What is expected ▸ Reproduce the stretch from the line containing "How far from the" through the end of the material, swapping "green bush" for "hedge" and leaving everything else unchanged.

Data in this exercise ▸
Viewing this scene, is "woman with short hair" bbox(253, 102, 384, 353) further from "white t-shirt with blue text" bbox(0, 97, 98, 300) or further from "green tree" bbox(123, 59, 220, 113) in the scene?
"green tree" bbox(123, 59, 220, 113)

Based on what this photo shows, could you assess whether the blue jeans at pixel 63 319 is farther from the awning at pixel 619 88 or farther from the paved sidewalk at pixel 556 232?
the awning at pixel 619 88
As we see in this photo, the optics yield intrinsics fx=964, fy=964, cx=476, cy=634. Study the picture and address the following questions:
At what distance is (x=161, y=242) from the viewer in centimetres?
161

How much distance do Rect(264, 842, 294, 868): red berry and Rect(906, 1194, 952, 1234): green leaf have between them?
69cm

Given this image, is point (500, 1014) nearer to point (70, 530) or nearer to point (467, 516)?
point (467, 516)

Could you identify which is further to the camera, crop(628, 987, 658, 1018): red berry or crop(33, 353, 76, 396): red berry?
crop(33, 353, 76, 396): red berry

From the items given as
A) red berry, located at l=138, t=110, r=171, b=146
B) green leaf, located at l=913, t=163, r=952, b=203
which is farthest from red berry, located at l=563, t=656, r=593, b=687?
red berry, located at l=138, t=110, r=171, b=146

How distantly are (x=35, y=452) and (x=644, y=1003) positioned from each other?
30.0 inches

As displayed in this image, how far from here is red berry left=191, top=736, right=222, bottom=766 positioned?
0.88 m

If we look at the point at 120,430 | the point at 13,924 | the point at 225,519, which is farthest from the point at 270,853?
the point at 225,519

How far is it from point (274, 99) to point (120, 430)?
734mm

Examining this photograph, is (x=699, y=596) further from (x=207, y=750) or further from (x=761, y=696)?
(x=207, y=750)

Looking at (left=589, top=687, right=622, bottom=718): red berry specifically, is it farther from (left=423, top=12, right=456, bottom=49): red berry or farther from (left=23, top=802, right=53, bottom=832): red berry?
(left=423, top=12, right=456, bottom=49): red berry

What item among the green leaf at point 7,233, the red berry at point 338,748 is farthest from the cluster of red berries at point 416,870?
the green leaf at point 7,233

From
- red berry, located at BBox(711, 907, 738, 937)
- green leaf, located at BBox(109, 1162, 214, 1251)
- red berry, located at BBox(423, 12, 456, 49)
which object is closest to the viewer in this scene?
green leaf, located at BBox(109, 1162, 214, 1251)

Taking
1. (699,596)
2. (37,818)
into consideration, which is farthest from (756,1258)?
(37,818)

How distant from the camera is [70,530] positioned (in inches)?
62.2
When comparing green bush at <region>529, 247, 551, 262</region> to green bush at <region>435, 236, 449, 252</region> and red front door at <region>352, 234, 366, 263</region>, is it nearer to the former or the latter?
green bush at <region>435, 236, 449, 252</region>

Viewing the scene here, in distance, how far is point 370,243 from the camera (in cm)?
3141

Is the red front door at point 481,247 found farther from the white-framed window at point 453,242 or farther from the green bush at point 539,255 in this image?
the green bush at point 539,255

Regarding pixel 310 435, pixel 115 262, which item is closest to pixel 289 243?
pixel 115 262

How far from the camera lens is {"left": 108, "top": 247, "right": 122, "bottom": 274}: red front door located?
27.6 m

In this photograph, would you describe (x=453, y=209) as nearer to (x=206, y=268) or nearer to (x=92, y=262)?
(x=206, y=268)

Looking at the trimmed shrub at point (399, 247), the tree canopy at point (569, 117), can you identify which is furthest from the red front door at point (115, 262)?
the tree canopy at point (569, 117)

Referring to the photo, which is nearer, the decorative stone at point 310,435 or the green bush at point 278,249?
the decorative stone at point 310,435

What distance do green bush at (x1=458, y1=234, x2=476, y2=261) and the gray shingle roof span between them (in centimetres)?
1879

Full answer ▸
How far from the camera lens is {"left": 108, "top": 247, "right": 122, "bottom": 274}: red front door located?
27.6 m

In this photograph, would you describe (x=453, y=209) as nearer to (x=206, y=268) or nearer to (x=92, y=262)?
(x=206, y=268)

Looking at the trimmed shrub at point (399, 247), the tree canopy at point (569, 117), can you identify which is furthest from the red front door at point (115, 262)?
the tree canopy at point (569, 117)

Referring to the photo, which is nearer, the decorative stone at point 310,435 or the hedge at point 278,249?
the decorative stone at point 310,435

What distance do hedge at (x1=458, y1=234, x2=476, y2=261) and the gray shingle roof span between them (in centimetres)?
1879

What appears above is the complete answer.